#### Page excerpt
The subject was seated 57 cm from a 22″ CRT color monitor (Barco Calibrator) with head stabilized by chin- and head-rest. The visible visual field was 40 × 30°. Stimuli were presented on the monitor with a vertical frequency of 120 Hz at a resolution of 800 × 600 pixels. Eye movements were monitored by the Eyelink 1000 system (SR Research, Ltd., Canada), which samples gaze positions with a frequency of 2000 Hz. Viewing was binocular but only the dominant eye was recorded. The system detected start and end of a saccade when eye velocity exceeded or fell below 22 deg/sec and acceleration was above or below 4000°/s². In all experiments the background was red (7 cd/m²) and the fixation points and saccade targets were black (0.5 cd/m²).

Same-Direction and Reverse-Direction Double Step Paradigm

Subjects fixated a fixation point for 1000 ms plus a random duration between 300–500 ms (see Figure 1A). Then, the fixation point was switched off and the first saccade target appeared for 60 ms. With offset of the first saccade target the second saccade target was shown for 60 ms. In the same-direction double-step sessions subjects were required to execute two 10° saccades in rightward direction (see Figure 1B). In the reverse-direction double step sessions subjects had to perform two 10° horizontal saccades, the first rightward and the second leftward back to the fixation point (see Figure 1C). Subjects were instructed to initiate the saccade sequence as soon as the first target appeared. Since the saccade reaction time was around 160 ms, both saccadic targets had been disappeared before the first saccade starts. A probe dot (diameter: 0.75°, green: 18.6 cd/m²) was presented for 10 ms at a time randomly chosen in one of four positions (see Figures 1B,C). The probe positions were chosen such that within each paradigm two probes were centered around saccade target T1 and two probes around saccade target T2. Both probe pairs had identical distances to the specific saccade target. All probes were shown on the horizontal meridian at the following horizontal positions for the same-direction paradigm: −7.5°, 2.5°, 7.5° and 17.5°, for the reverse-direction paradigm: −17.5°, −2.5°, 2.5° and 17.5°. A mouse cursor appeared 1000 ms after the offset of the second saccade target, which the subject had to use to indicate the apparent position of the probe dot.
########
**What you will do:**
(a) Answer these questions using the saccade methods excerpt.
(i) At what frequency does the Eyelink 1000 system sample gaze positions?
(ii) For how long was each saccade target shown?
(iii) For how long was the probe dot presented?
(b) Decide whether each statement agrees with the saccade methods excerpt, and support each yes or no with the deciding words quoted from it.
(i) Both eyes were recorded.
(ii) The background was red in all experiments.
(iii) In the reverse-direction sessions, both saccades were made rightward.
(c) Extend the saccade methods excerpt, starting right after its final sentence.
#### Data extracts
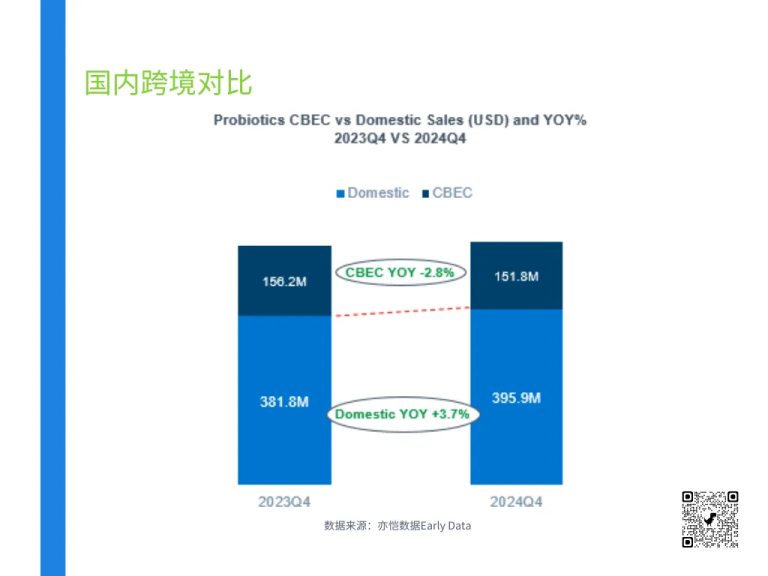 国内跨境对比

Probiotics CBEC vs Domestic Sales (USD) and YOY%
2023Q4 VS 2024Q4

Domestic CBEC

156.2M

CBEC YOY -2.8%

151.8M

381.8M

Domestic YOY +3.7%

395.9M

2023Q4

2024Q4

数据来源：亦恺数据Early Data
########
**Results in order:**
(a)
(i) 2000 Hz
(ii) 60 ms
(iii) 10 ms

(b)
(i) No: "Viewing was binocular but only the dominant eye was recorded."
(ii) Yes: "In all experiments the background was red (7 cd/m²)"
(iii) No: "the first rightward and the second leftward back to the fixation point"

(c)
FIGURE 1

Figure 1. (A) Timecourse of events in the double step task. The fixation point was shown for a variable time between 1300 and 1500 ms. With offset of the fixation point the first saccade target (T1) appeared for 60 ms. Simultaneously with the disappearance of target T1 saccade target T2 was presented for 60 ms. The subject performed two horizontal saccades (S1 and S2) to the remembered target positions. (B) Positions of fixation point and saccade targets (triangle symbols) in the same-direction double-step paradigm. The colored dots indicate the eight possible probe dot locations. Horizontal probe positions were: −7.5°, 2.5°, 7.5° and 17.5°. (C) Positions of fixation point and saccade targets (triangle symbols) in the cross-direction double-step paradigm. The colored dots indicate the eight possible probe dot locations. Horizontal probe positions were: −17.5°, −2.5°, 2.5° and 17.5°.

Compression Index

To quantify the magnitude of perisaccadic mislocalization, a compression index was calculated. Perceived probe positions were plotted against physical probe positions and the slope of the regression was taken to indicate compression magnitude across all four probe positions. If localization is veridical, the average data should fall on the equality line, with a slope of 1. If probe stimuli on average are compressed, all stimuli will be seen at the same position, so the slope of the best-fitting regression will be zero. The slope of the regression subtracted from 1 served as the index for compression magnitude. The higher this index is, the higher the amount of compression.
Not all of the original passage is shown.